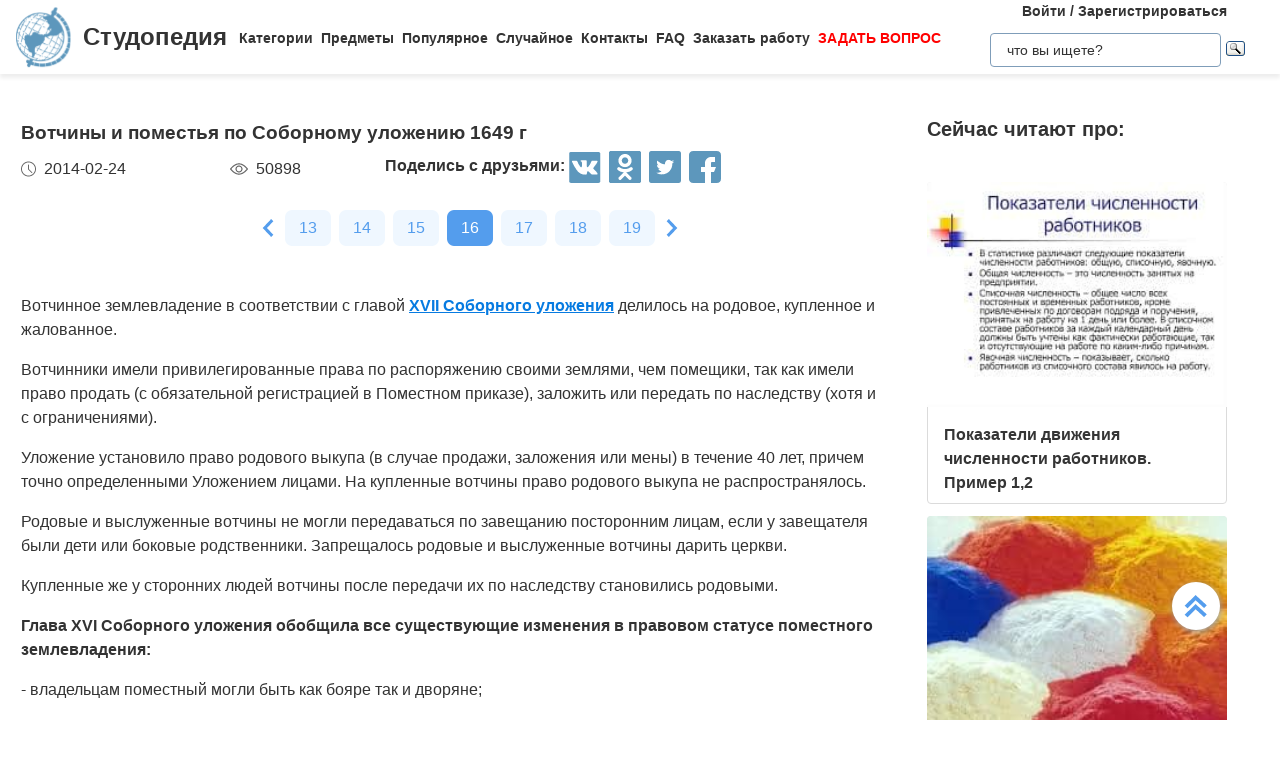

--- FILE ---
content_type: image/svg+xml
request_url: https://studopedia.ru/images/white-vk.080e5c0ec0ffc86c18d89755676e4e87.svg
body_size: 1050
content:
<svg width="36" height="35" viewBox="0 0 36 35" fill="none" xmlns="http://www.w3.org/2000/svg">
<path d="M33.305 0H2.02845C1.00005 0 0.166748 0.83367 0.166748 1.8617V33.1383C0.166748 34.1663 1.00005 35 2.02845 35H33.305C34.3335 35 35.1667 34.1663 35.1667 33.1383V1.8617C35.1667 0.83367 34.3335 0 33.305 0ZM28.0435 19.7128C28.9974 20.6437 30.0061 21.5202 30.8629 22.5489C31.2419 23.0032 31.5994 23.4723 31.8715 24.0007C32.2591 24.7543 31.9091 25.582 31.2337 25.6263L27.0427 25.6252C25.9606 25.7142 25.099 25.2786 24.3722 24.5387C23.7932 23.9486 23.2548 23.3186 22.6967 22.709C22.4692 22.4585 22.2279 22.2228 21.9427 22.0366C21.3715 21.6657 20.8752 21.7789 20.5472 22.3751C20.2136 22.982 20.1365 23.6552 20.1059 24.3317C20.0594 25.3203 19.7615 25.5783 18.77 25.6241C16.6514 25.7239 14.6404 25.4022 12.7723 24.3347C11.1232 23.3927 9.84797 22.0619 8.73691 20.5569C6.57138 17.6218 4.91297 14.3999 3.42361 11.0857C3.08813 10.3391 3.3335 9.93963 4.156 9.92436C5.52473 9.89718 6.89308 9.9009 8.25994 9.92287C8.81696 9.93144 9.18521 10.2502 9.39856 10.7752C10.1377 12.594 11.0447 14.3247 12.1803 15.9295C12.483 16.3565 12.7921 16.7829 13.2314 17.0848C13.717 17.4185 14.0871 17.3086 14.3161 16.7669C14.4624 16.4213 14.5257 16.0542 14.557 15.6848C14.6657 14.4204 14.6787 13.1559 14.4911 11.8963C14.3738 11.1084 13.9299 10.5994 13.1443 10.4505C12.7444 10.3745 12.8029 10.2263 12.9972 9.99808C13.3346 9.60266 13.6525 9.3584 14.284 9.3584L19.0206 9.35766C19.7675 9.50362 19.9336 9.83872 20.0352 10.5905L20.0397 15.8528C20.0319 16.1439 20.1853 17.0063 20.708 17.1969C21.1262 17.3351 21.4036 16.9996 21.6538 16.7337C22.7887 15.5292 23.5974 14.1065 24.3223 12.6346C24.6414 11.9856 24.9181 11.3132 25.1862 10.6404C25.3846 10.1426 25.6952 9.89755 26.2566 9.90649L30.8163 9.91133C30.9504 9.91133 31.0878 9.91282 31.2207 9.93479C31.9884 10.067 32.1988 10.3976 31.9616 11.1475C31.5878 12.3252 30.8599 13.3067 30.148 14.2904C29.3873 15.3423 28.5752 16.3595 27.8201 17.4166C27.1283 18.3862 27.1841 18.8732 28.0435 19.7128Z" fill="white"/>
</svg>


--- FILE ---
content_type: image/svg+xml
request_url: https://studopedia.ru/images/double_arrow.ddfb77fd5d51d629ac13a8d475018103.svg
body_size: 276
content:
<svg width="23" height="24" viewBox="0 0 23 24" fill="none" xmlns="http://www.w3.org/2000/svg">
<path fill-rule="evenodd" clip-rule="evenodd" d="M0.675867 11.717L3.48553 14.2993L11.6699 6.29438L20.0989 14.0414L22.827 11.3731L11.5884 1.04373L0.675867 11.717Z" fill="#549DED"/>
<path fill-rule="evenodd" clip-rule="evenodd" d="M0.675867 20.7428L3.48553 23.3251L11.6699 15.3201L20.0989 23.0671L22.827 20.3988L11.5884 10.0695L0.675867 20.7428Z" fill="#549DED"/>
</svg>


--- FILE ---
content_type: image/svg+xml
request_url: https://studopedia.ru/images/dark-fb.4725bc4eebdb65ca23e89e212ea8a0ea.svg
body_size: 299
content:
<svg width="35" height="35" viewBox="0 0 35 35" fill="none" xmlns="http://www.w3.org/2000/svg">
<path d="M30.625 0H4.375C1.96219 0 0 1.96219 0 4.375V30.625C0 33.0378 1.96219 35 4.375 35H17.5V22.9688H13.125V17.5H17.5V13.125C17.5 9.50031 20.4378 6.5625 24.0625 6.5625H28.4375V12.0312H26.25C25.0425 12.0312 24.0625 11.9175 24.0625 13.125V17.5H29.5312L27.3438 22.9688H24.0625V35H30.625C33.0378 35 35 33.0378 35 30.625V4.375C35 1.96219 33.0378 0 30.625 0Z" fill="#5D97BC"/>
</svg>


--- FILE ---
content_type: image/svg+xml
request_url: https://studopedia.ru/images/caret-right.6696d877b5de329b9afe170140b9f935.svg
body_size: 222
content:
<svg width="16" height="27" viewBox="0 0 16 27" fill="none" xmlns="http://www.w3.org/2000/svg">
<path fill-rule="evenodd" clip-rule="evenodd" d="M3.2 -1.11901e-06L-2.95052e-07 3.375L9.6 13.5L-2.06536e-06 23.625L3.2 27L16 13.5L3.2 -1.11901e-06Z" fill="#549DED"/>
</svg>
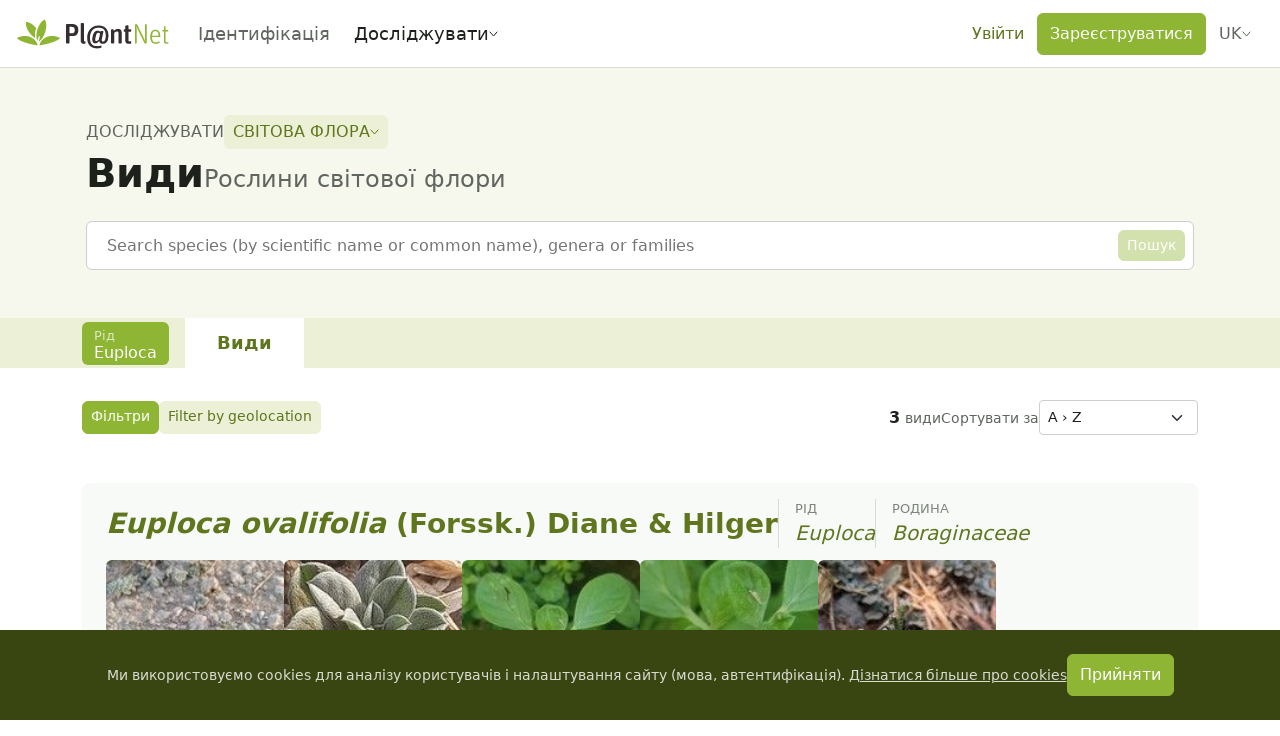

--- FILE ---
content_type: text/css; charset=utf-8
request_url: https://identify.plantnet.org/_nuxt/ProjectSelector.CFLmWeqW.css
body_size: 231
content:
.project-selector .pn-dropdown-button.btn-ghost-primary{--bs-btn-bg:var(--brand-component);--bs-btn-hover-bg:var(--brand-component-hover);--bs-btn-active-bg:var(--brand-component-active)}.project-selector .pn-dropdown-button{font-size:1rem;text-transform:uppercase}.project-selector .pn-dropdown-menu{line-height:1.5;text-transform:none}


--- FILE ---
content_type: text/javascript; charset=utf-8
request_url: https://identify.plantnet.org/_nuxt/BA3uC9M7.js
body_size: -18
content:
import{p as s}from"./XcKVyxwn.js";const p=s("/images/plantnet-square.svg");export{p as _};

# What is required
Transcribe the records above verbatim. Do not carry over any picture.

# Answer to the problem
--- FILE ---
content_type: image/svg+xml
request_url: https://studopedia.ru/images/white-vk.080e5c0ec0ffc86c18d89755676e4e87.svg
body_size: 1050
content:
<svg width="36" height="35" viewBox="0 0 36 35" fill="none" xmlns="http://www.w3.org/2000/svg">
<path d="M33.305 0H2.02845C1.00005 0 0.166748 0.83367 0.166748 1.8617V33.1383C0.166748 34.1663 1.00005 35 2.02845 35H33.305C34.3335 35 35.1667 34.1663 35.1667 33.1383V1.8617C35.1667 0.83367 34.3335 0 33.305 0ZM28.0435 19.7128C28.9974 20.6437 30.0061 21.5202 30.8629 22.5489C31.2419 23.0032 31.5994 23.4723 31.8715 24.0007C32.2591 24.7543 31.9091 25.582 31.2337 25.6263L27.0427 25.6252C25.9606 25.7142 25.099 25.2786 24.3722 24.5387C23.7932 23.9486 23.2548 23.3186 22.6967 22.709C22.4692 22.4585 22.2279 22.2228 21.9427 22.0366C21.3715 21.6657 20.8752 21.7789 20.5472 22.3751C20.2136 22.982 20.1365 23.6552 20.1059 24.3317C20.0594 25.3203 19.7615 25.5783 18.77 25.6241C16.6514 25.7239 14.6404 25.4022 12.7723 24.3347C11.1232 23.3927 9.84797 22.0619 8.73691 20.5569C6.57138 17.6218 4.91297 14.3999 3.42361 11.0857C3.08813 10.3391 3.3335 9.93963 4.156 9.92436C5.52473 9.89718 6.89308 9.9009 8.25994 9.92287C8.81696 9.93144 9.18521 10.2502 9.39856 10.7752C10.1377 12.594 11.0447 14.3247 12.1803 15.9295C12.483 16.3565 12.7921 16.7829 13.2314 17.0848C13.717 17.4185 14.0871 17.3086 14.3161 16.7669C14.4624 16.4213 14.5257 16.0542 14.557 15.6848C14.6657 14.4204 14.6787 13.1559 14.4911 11.8963C14.3738 11.1084 13.9299 10.5994 13.1443 10.4505C12.7444 10.3745 12.8029 10.2263 12.9972 9.99808C13.3346 9.60266 13.6525 9.3584 14.284 9.3584L19.0206 9.35766C19.7675 9.50362 19.9336 9.83872 20.0352 10.5905L20.0397 15.8528C20.0319 16.1439 20.1853 17.0063 20.708 17.1969C21.1262 17.3351 21.4036 16.9996 21.6538 16.7337C22.7887 15.5292 23.5974 14.1065 24.3223 12.6346C24.6414 11.9856 24.9181 11.3132 25.1862 10.6404C25.3846 10.1426 25.6952 9.89755 26.2566 9.90649L30.8163 9.91133C30.9504 9.91133 31.0878 9.91282 31.2207 9.93479C31.9884 10.067 32.1988 10.3976 31.9616 11.1475C31.5878 12.3252 30.8599 13.3067 30.148 14.2904C29.3873 15.3423 28.5752 16.3595 27.8201 17.4166C27.1283 18.3862 27.1841 18.8732 28.0435 19.7128Z" fill="white"/>
</svg>


--- FILE ---
content_type: image/svg+xml
request_url: https://studopedia.ru/images/double_arrow.ddfb77fd5d51d629ac13a8d475018103.svg
body_size: 276
content:
<svg width="23" height="24" viewBox="0 0 23 24" fill="none" xmlns="http://www.w3.org/2000/svg">
<path fill-rule="evenodd" clip-rule="evenodd" d="M0.675867 11.717L3.48553 14.2993L11.6699 6.29438L20.0989 14.0414L22.827 11.3731L11.5884 1.04373L0.675867 11.717Z" fill="#549DED"/>
<path fill-rule="evenodd" clip-rule="evenodd" d="M0.675867 20.7428L3.48553 23.3251L11.6699 15.3201L20.0989 23.0671L22.827 20.3988L11.5884 10.0695L0.675867 20.7428Z" fill="#549DED"/>
</svg>


--- FILE ---
content_type: image/svg+xml
request_url: https://studopedia.ru/images/dark-fb.4725bc4eebdb65ca23e89e212ea8a0ea.svg
body_size: 299
content:
<svg width="35" height="35" viewBox="0 0 35 35" fill="none" xmlns="http://www.w3.org/2000/svg">
<path d="M30.625 0H4.375C1.96219 0 0 1.96219 0 4.375V30.625C0 33.0378 1.96219 35 4.375 35H17.5V22.9688H13.125V17.5H17.5V13.125C17.5 9.50031 20.4378 6.5625 24.0625 6.5625H28.4375V12.0312H26.25C25.0425 12.0312 24.0625 11.9175 24.0625 13.125V17.5H29.5312L27.3438 22.9688H24.0625V35H30.625C33.0378 35 35 33.0378 35 30.625V4.375C35 1.96219 33.0378 0 30.625 0Z" fill="#5D97BC"/>
</svg>


--- FILE ---
content_type: image/svg+xml
request_url: https://studopedia.ru/images/caret-right.6696d877b5de329b9afe170140b9f935.svg
body_size: 222
content:
<svg width="16" height="27" viewBox="0 0 16 27" fill="none" xmlns="http://www.w3.org/2000/svg">
<path fill-rule="evenodd" clip-rule="evenodd" d="M3.2 -1.11901e-06L-2.95052e-07 3.375L9.6 13.5L-2.06536e-06 23.625L3.2 27L16 13.5L3.2 -1.11901e-06Z" fill="#549DED"/>
</svg>

--- FILE ---
content_type: text/css; charset=utf-8
request_url: https://identify.plantnet.org/_nuxt/ProjectSelector.CFLmWeqW.css
body_size: 231
content:
.project-selector .pn-dropdown-button.btn-ghost-primary{--bs-btn-bg:var(--brand-component);--bs-btn-hover-bg:var(--brand-component-hover);--bs-btn-active-bg:var(--brand-component-active)}.project-selector .pn-dropdown-button{font-size:1rem;text-transform:uppercase}.project-selector .pn-dropdown-menu{line-height:1.5;text-transform:none}


--- FILE ---
content_type: text/javascript; charset=utf-8
request_url: https://identify.plantnet.org/_nuxt/BA3uC9M7.js
body_size: -18
content:
import{p as s}from"./XcKVyxwn.js";const p=s("/images/plantnet-square.svg");export{p as _};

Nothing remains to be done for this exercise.